Early drafts of the novel had no plot, Kallos explains, because she was focusing on Dana. During one of the drafts, Kallos attended an Anne Lamott reading event where Kallos had an epiphany. She had never really written about her complicated relationship with prayer or God. She realized she would have to confront the issues. Finally, the book had structure. Charles and Dana become childhood friends creating the missing plot.
Kallos praises her editor, Lauren Wein, for dealing with the many drafts. They first met in 2003. Kallos had sent Wein a manuscript. Halfway through, a character materialized that caught Wein’s attention. Wein was sitting shiva, the Jewish mourning period, for her grandmother. The character in the manuscript captured her grandmother so perfectly she felt as though Kallos had brought her back to life. Since that book, Wein has switched publishers, and with Language Arts, Kallos followed her.
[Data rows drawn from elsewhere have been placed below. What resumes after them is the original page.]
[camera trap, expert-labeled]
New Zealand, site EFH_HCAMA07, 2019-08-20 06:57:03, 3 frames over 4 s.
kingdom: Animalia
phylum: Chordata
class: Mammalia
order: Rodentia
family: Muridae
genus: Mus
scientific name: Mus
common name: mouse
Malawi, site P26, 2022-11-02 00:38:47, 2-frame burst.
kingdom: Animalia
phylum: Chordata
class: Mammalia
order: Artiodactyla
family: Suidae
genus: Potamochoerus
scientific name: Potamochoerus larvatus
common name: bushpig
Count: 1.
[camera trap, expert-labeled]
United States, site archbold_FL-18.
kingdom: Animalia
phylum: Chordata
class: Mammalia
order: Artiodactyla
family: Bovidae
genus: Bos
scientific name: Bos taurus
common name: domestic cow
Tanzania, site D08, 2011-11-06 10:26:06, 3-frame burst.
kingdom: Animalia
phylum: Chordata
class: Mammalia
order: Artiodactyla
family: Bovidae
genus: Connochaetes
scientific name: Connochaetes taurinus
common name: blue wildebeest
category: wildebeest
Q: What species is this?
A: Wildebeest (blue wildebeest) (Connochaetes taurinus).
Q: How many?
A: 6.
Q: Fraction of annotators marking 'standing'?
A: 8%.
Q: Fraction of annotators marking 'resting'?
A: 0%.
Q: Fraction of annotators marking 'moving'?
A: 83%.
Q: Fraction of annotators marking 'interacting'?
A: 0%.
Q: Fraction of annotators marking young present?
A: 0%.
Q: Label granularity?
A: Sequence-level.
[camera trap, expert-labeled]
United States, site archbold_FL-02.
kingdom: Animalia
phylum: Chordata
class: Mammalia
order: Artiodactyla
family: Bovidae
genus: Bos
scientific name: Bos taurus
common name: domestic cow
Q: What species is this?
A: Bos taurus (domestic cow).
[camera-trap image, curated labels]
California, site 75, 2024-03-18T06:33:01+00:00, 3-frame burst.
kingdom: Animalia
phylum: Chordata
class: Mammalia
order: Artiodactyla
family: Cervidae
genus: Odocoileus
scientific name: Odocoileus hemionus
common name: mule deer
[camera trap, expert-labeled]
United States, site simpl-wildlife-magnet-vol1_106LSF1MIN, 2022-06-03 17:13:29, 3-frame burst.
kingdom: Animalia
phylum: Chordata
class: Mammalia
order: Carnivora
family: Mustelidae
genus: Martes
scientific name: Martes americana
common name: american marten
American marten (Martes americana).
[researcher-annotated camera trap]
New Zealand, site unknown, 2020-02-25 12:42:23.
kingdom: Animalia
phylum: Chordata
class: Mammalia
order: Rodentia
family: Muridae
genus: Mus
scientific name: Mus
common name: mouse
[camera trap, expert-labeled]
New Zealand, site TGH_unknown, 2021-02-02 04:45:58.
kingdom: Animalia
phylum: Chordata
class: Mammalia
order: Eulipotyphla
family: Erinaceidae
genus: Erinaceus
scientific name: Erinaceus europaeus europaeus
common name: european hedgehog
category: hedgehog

Editors are often stretched thin with a heavy workload. Kallos though likes the attention that Wein gives her manuscripts. Kallos sees editors like great stage directors accepting the story they have and simply pulling out the best performances from everyone involved. Wein acts like an arrow pointing to where things should go, Kallos describes their relationship.
Influences from the theater are a big part of Kallos’s writing. She started out as a voice coach and she has worked as an actor. She takes inspiration from great playwrights, like William Shakespeare. As an actor, she worked in a Shakespearean company, a challenge for women given how few female parts there are.
Shakespearean characters are always multifaceted, she says. Villains have redeeming qualities, heros have imperfections. She likes the dimensions that those qualities allow.
As a voice coach, she is very aware of the physicality of language and the way sounds comprise speech. Even though she doesn’t usually read her work aloud during edits, she explains that she hears the way things sound in her head.
Though Kallos is a trained voice coach, she doesn’t read for the audiobook recordings of her own novels. Tavia Gilbert, a former student of Kallos, does the readings. She describes the role of the audiobook actor as responsible for bringing the entire story to life. She makes notations on the texts, looks up pronunciations of words she is unfamiliar with, and highlights characters’ biographical information to create a characterization for each.
For Kallos, she rather write books than record readings of them. Besides, she likes finishing with her books once they’re written: “By the time I’m done writing a book–I’m done,” she says.